7. Bölüm

20.9K 1K 36
                                    

Acıyordu; sırtım, ellerim... Hem de fena halde. Yavaşça oturur pozisyona gelmeye çalışırken görüş açıma artık apaçi tarzı olmuş yırtık pırtık pantolonum girdi. Benim en sevdiklerimdendi... Bugün en çok gardrobum zarar etmişti sanırım, yeni bir şort ve eski bir dost -pantolonumdan bahsediyorum.- kaybetmişti sonuçta.

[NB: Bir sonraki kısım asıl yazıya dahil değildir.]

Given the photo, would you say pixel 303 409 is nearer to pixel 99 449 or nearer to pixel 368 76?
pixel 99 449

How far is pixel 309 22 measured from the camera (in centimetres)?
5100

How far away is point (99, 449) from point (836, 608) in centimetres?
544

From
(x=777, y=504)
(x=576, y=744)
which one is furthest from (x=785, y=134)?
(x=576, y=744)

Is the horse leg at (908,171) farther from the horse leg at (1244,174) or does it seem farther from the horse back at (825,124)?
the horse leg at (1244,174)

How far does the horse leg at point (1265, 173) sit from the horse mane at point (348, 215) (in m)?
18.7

Oturduğum yerde arkamı dönüp arabanın orda olup olmadığına bakmak için uzun bir süre beklemem gerekmişti. Çünkü ellerim ve sırtım fena halde sızlıyordu. Zaten baktığımdaysa o yoktu. Yavaşça ellerimi kaldırıp sokak lambasının balkonumu aydınlattığı yere doğru getirdim. Eklem yerlerim ve avuç içlerim soyulmuştu. Duyduğum acıdan çok gördüğüm manzara yüzümün buruşmasına sebep olmuştu. Büyük bir ihtimalle yarına, sarhoş maviye karşı başlattığım intikam isteğinden başka hiçbir şey kalmazdı. Resmen şortumu çöpe atmıştı.

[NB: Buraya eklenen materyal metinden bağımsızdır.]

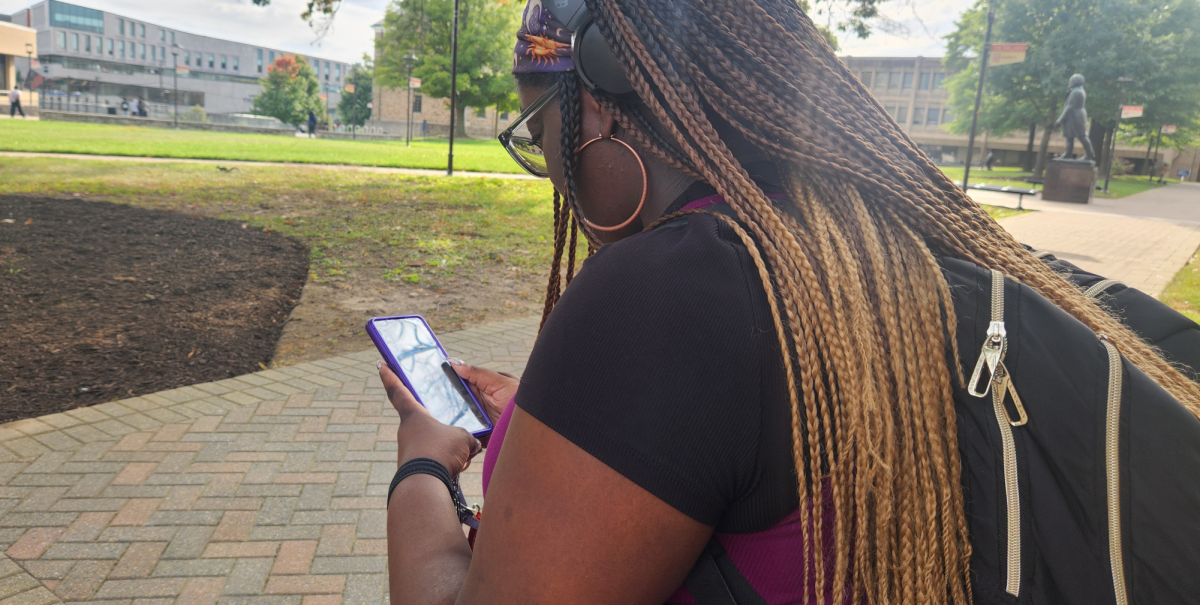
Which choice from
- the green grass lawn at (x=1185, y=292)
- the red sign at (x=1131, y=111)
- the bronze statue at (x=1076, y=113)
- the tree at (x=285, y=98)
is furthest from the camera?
the tree at (x=285, y=98)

Acıya görmezden gelerek yavaşça çantamı koluma taktım ve ayağa kalktım. Zaten bütün gün gezmekten ölü gibi hissediyordum, bir de bu çıktı.

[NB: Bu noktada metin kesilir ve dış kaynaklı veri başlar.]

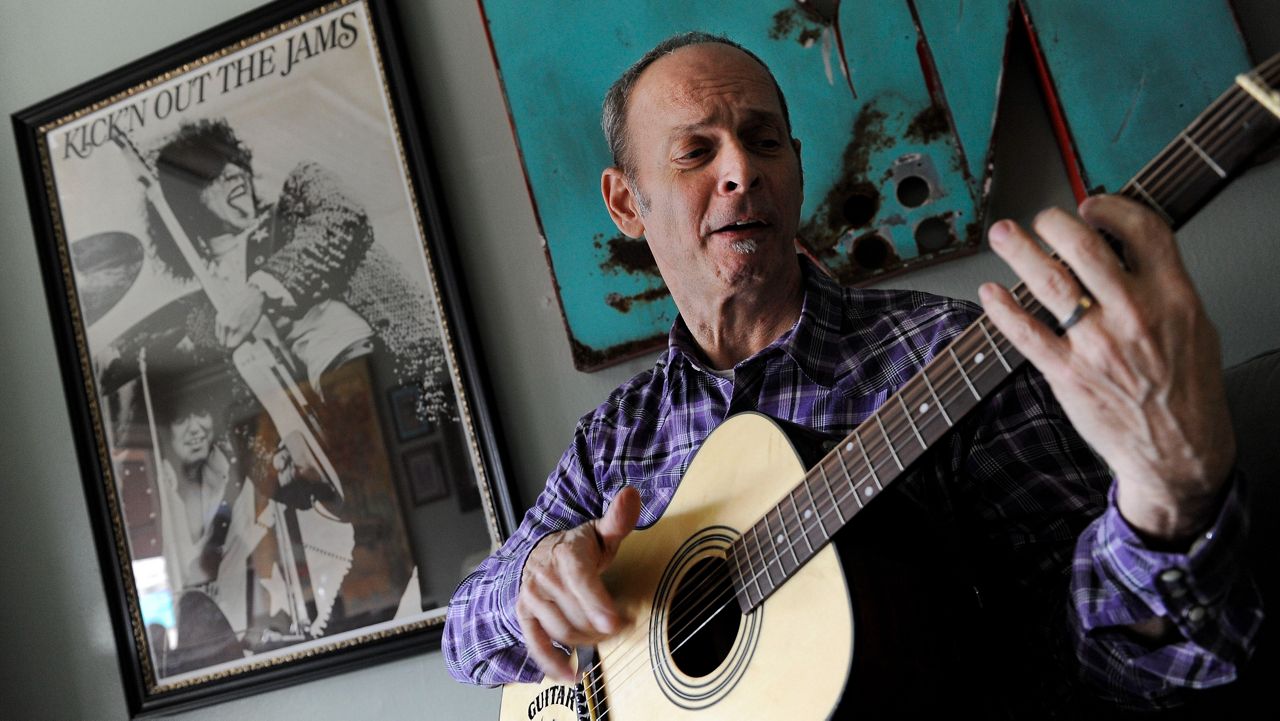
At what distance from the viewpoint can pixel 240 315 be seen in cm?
185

Balkon kapısı kilitli değildi. Elimle ittirip direk mutfağa girdim. Üzülerek söylüyorum ki bir hırsız için benim evime girmekten daha kolay başka bir şey yoktu. İtiyorsun balkon kapısını, hooop evdesin. Hatta anahtar da evin kapısının üstünde. Çıkarken kitle ki ben de girmeyeyim. Özelin sonuçta.

Bu kadar saçmaladığıma göre kafamı da çarpmış olmalıydım. Off...

Çantamı sandalyelerden birinin üstüne bırakırken tezgahın üstündeki bardaklardan birini de kapmıştım. Masanın üstündeki sürahiyi alıp bardağı doldurdum ve içmeye başladım. İçim ferahlamıştı.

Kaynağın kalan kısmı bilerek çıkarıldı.